* **Source extract**:
────────────────────
Pullum's grammatical frameworks, such as that in The Cambridge Grammar of the English Language, have been monotonic phrase-structure grammars, similar to X-bar theory but with explicit notation for syntactic functions such as subject, modifier, and complement.[24] Monotonic phrase-structure grammars are based on the idea that the structure of sentences can be represented as a hierarchy of constituents, with each level of the hierarchy corresponding to a different level of grammatical organization. X-bar theory is a specific type of phrase-structure grammar that posits a uniform structure for all phrasal categories, with each phrase containing a "head" and optional specifier and/or complement.
The key difference between monotonic phrase-structure grammars and generative grammars like transformational-generative grammar (TGG) is the absence of transformations or movement operations in the former. Monotonic grammars maintain that the structure of a sentence remains fixed from its initial formation, whereas generative grammars propose that sentences can undergo various transformations during the derivation process.
────────────────────
* **The task**: Duplicate, word for word, the part of the passage on phrase-structure grammars that opens with the words "Pullum's grammatical frameworks, such" and closes with "specifier and/or complement.".

* **Dataset section**:
────────────────────
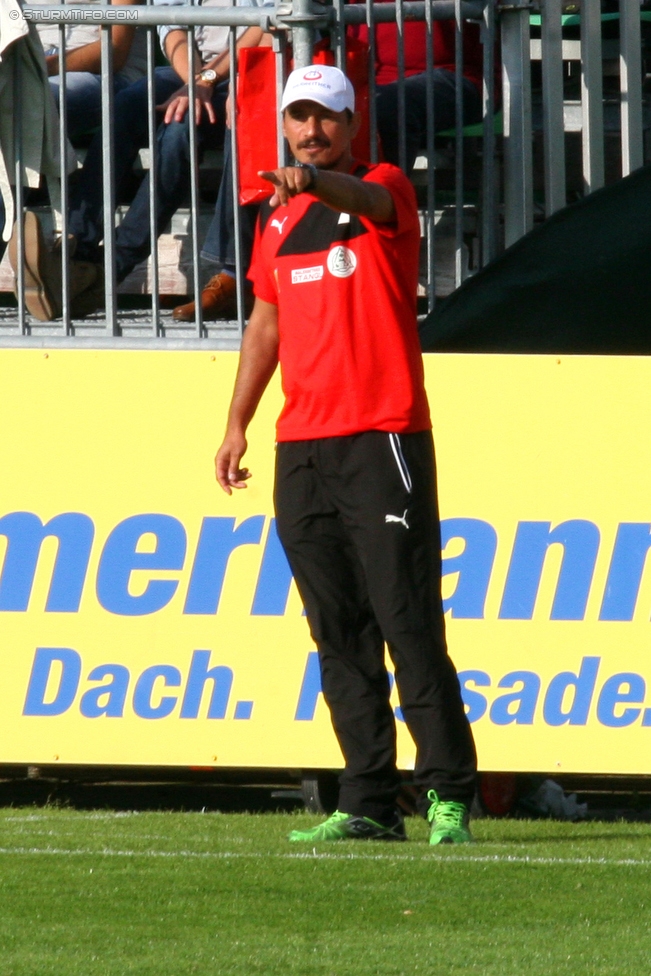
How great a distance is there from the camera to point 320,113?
5.17m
────────────────────
* **Problem solution**:
Pullum's grammatical frameworks, such as that in The Cambridge Grammar of the English Language, have been monotonic phrase-structure grammars, similar to X-bar theory but with explicit notation for syntactic functions such as subject, modifier, and complement.[24] Monotonic phrase-structure grammars are based on the idea that the structure of sentences can be represented as a hierarchy of constituents, with each level of the hierarchy corresponding to a different level of grammatical organization. X-bar theory is a specific type of phrase-structure grammar that posits a uniform structure for all phrasal categories, with each phrase containing a "head" and optional specifier and/or complement.